> **Task directions**
All lines holding the word "camera" in the listing below need to be copied.

> **Given information**
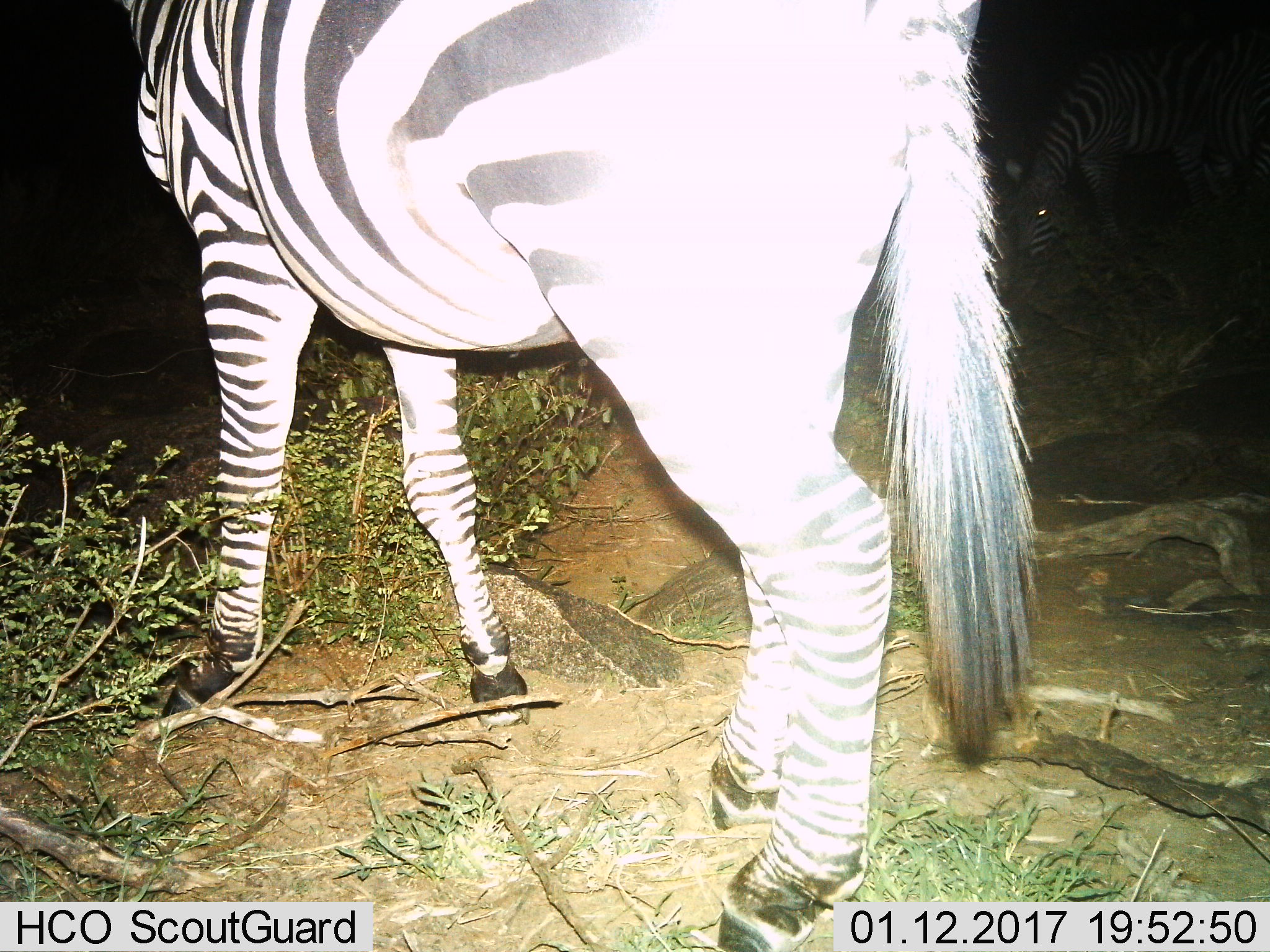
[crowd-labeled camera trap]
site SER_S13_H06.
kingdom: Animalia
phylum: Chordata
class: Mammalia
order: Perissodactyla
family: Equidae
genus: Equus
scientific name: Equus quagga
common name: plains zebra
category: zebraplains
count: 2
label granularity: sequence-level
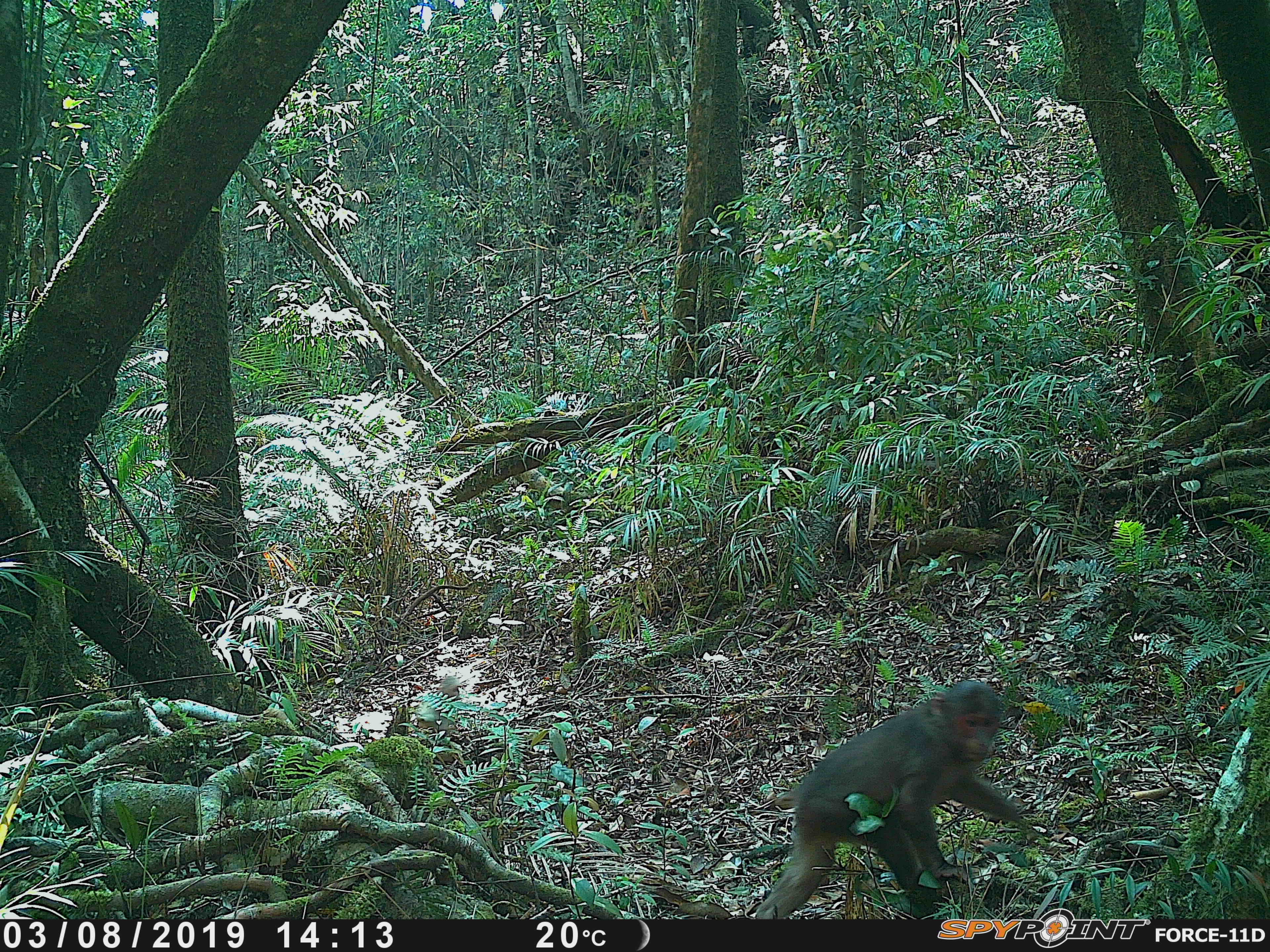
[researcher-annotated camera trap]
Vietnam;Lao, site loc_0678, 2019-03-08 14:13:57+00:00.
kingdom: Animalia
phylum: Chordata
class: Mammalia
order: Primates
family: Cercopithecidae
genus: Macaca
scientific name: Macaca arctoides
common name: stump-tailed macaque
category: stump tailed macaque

> **Your solution**
[crowd-labeled camera trap]
[researcher-annotated camera trap]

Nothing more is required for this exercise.